The purpose of chapter 475 is to prevent persons, brokers or nonbrokers, from fraudulently or improperly dealing with property of others. It is not the purpose to prevent persons dealing for themselves to reduce the purchase price or to permit deferred payment of the purchase price even though they use the word "commission" in their arrangement.
BREACH OF CONTRACT
As an alternative grounds to recover the commission paid, Kott claims that CFI breached its contract by failing to timely make the final payment. Kott relies on that portion of the contract that provides:
APPLICATION OF DEPOSIT ON DEFAULT: In the event buyer fails to perform and the deposit aforesaid is retained, the amount of the deposit shall be paid 1/3 to Area One, Inc. and 1/3 to sellers. If the transaction shall not be closed because of the failure of the seller to perform, then seller shall pay the commission to Area One, Inc. as stated above. In the event of default by either seller or buyer, no commission shall be paid to Central Florida Investments, Inc.
First, the provision applies only to the deposit made pursuant to the contract. Since the contract did close, the provision becomes moot.
Second, even if the last sentence is considered a general contract provision, upon full payment and acceptance of the contract amount any default was cured. The significance of this provision, however, is that it shows that the "commission" was intended as a conditional contract price reduction and not an earned real estate commission based on procuring the sale of the property. Otherwise CFI would have been treated the same as Area One, Inc.
Kott is attempting to use chapter 475 not only as a shield to protect against a legitimate contractual obligation to return a portion of the purchase price but also as a sword to recover that which has been paid. Chapter 475 does not require this unjust enrichment.
The judgment is REVERSED and the cause is REMANDED to award CFI the balance of its purchase price refund.
W. SHARP, J., concurs.
DIAMANTIS, J., concurs specially with opinion.

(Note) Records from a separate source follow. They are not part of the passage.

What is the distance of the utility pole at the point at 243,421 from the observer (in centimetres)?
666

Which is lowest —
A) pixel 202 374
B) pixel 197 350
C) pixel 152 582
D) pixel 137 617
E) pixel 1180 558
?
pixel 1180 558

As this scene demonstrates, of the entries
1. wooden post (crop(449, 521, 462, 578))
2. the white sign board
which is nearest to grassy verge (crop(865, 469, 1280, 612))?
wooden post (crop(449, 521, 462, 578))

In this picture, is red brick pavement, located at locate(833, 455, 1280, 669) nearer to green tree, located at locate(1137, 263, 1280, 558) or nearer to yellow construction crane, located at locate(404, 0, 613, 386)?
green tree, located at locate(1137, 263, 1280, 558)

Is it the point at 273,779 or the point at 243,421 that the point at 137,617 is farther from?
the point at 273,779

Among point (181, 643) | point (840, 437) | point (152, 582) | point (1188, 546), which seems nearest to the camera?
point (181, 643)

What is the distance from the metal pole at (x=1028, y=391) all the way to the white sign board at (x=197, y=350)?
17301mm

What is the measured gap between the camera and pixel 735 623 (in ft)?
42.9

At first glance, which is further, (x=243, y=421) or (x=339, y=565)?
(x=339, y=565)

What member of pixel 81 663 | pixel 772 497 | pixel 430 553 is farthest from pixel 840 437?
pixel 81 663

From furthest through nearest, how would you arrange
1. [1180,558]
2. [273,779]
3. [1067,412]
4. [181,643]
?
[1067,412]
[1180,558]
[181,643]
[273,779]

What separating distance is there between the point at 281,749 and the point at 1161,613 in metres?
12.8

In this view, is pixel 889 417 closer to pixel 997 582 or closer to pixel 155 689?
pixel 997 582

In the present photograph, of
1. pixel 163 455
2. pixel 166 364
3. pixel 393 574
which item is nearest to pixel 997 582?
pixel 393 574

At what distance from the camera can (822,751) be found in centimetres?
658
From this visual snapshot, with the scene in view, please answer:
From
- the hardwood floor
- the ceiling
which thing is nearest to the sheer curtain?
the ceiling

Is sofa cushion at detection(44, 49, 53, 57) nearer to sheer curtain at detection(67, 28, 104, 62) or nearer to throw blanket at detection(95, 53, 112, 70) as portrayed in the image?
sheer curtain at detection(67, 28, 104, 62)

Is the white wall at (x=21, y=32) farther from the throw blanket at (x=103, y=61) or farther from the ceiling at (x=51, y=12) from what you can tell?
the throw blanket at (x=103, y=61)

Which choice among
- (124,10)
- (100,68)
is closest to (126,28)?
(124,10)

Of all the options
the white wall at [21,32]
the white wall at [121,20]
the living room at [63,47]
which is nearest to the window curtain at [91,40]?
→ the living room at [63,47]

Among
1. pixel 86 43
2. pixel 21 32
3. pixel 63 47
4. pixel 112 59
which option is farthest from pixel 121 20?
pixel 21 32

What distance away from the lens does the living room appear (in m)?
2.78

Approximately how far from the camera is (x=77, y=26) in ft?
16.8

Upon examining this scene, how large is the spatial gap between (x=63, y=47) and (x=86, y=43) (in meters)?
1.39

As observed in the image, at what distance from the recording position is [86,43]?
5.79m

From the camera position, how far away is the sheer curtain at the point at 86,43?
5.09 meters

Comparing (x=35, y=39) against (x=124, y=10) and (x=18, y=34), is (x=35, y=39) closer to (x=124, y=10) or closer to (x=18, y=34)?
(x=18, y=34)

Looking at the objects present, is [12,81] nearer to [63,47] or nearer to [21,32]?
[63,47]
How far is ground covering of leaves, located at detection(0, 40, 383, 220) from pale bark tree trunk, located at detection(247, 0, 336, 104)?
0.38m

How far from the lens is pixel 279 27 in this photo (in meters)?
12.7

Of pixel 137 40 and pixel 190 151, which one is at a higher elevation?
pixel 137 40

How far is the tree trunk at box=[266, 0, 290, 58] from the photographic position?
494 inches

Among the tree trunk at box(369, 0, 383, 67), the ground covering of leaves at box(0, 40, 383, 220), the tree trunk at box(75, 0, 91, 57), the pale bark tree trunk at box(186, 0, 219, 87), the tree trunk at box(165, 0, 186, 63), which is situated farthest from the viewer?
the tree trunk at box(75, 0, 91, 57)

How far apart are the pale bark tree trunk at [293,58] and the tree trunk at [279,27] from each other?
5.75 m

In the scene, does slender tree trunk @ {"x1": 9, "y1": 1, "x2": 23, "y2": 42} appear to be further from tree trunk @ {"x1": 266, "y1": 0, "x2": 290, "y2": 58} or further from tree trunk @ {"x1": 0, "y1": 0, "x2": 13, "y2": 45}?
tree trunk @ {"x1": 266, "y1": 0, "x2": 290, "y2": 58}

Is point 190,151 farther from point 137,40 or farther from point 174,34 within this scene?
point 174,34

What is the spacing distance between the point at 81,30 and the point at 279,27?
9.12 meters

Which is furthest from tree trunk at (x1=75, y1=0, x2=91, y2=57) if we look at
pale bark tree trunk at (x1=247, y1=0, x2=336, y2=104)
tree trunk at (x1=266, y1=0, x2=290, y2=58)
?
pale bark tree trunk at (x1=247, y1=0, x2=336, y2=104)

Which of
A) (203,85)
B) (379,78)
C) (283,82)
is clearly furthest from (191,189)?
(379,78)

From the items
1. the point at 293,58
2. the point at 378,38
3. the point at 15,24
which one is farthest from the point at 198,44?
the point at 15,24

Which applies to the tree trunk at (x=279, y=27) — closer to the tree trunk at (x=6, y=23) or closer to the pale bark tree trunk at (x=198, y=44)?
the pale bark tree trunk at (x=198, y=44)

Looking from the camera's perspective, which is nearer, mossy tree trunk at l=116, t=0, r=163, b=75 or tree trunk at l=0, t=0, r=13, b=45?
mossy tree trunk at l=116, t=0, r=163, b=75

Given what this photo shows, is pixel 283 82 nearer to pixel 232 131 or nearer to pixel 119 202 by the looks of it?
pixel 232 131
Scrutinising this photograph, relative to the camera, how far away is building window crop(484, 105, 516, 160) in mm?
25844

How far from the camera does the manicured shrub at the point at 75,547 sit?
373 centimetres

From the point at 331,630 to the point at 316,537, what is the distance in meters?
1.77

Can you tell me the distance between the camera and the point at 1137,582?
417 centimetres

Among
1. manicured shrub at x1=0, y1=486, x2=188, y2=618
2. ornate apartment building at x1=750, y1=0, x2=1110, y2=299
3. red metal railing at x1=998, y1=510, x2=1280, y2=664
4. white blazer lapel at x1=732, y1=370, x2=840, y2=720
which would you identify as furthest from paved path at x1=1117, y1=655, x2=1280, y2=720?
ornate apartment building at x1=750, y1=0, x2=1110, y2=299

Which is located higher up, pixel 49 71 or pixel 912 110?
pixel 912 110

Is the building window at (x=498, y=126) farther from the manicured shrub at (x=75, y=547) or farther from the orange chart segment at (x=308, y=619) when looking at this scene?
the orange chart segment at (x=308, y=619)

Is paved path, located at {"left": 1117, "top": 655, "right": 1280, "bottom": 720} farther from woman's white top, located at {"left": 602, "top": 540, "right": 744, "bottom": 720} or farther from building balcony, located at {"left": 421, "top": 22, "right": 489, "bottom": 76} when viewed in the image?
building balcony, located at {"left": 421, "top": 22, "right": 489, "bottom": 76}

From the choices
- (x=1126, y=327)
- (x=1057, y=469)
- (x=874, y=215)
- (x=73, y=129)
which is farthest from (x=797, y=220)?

I concur. However, I do not read Ganot Corporation v. J.M.G. Construction Corporation, 560 So.2d 804 (Fla. 4th DCA 1990) as being in apparent conflict with our decision. In that case, Ganot sold lots to JMG who then built houses on the lots and sold the houses to third parties. JMG agreed to pay Ganot, who was not a licensed broker, a 7% commission on each sale. When the houses were sold to third parties, Ganot was neither an owner, nor a buyer, of the property. Ganot was not a party to these sales except to receive a 7% commission. In the instant case CFI was not a licensed broker, however, CFI was the buyer of the property from the Kotts. It was agreed among CFI, the Kotts, and Area One, the licensed broker, that CFI would receive 2/3 of Area One's commission. This agreement among CFI, the Kotts, and Area One constituted an acceptable method to all by which the purchase price to CFI could be effectively reduced. Under these circumstances, CFI was not functioning as a broker.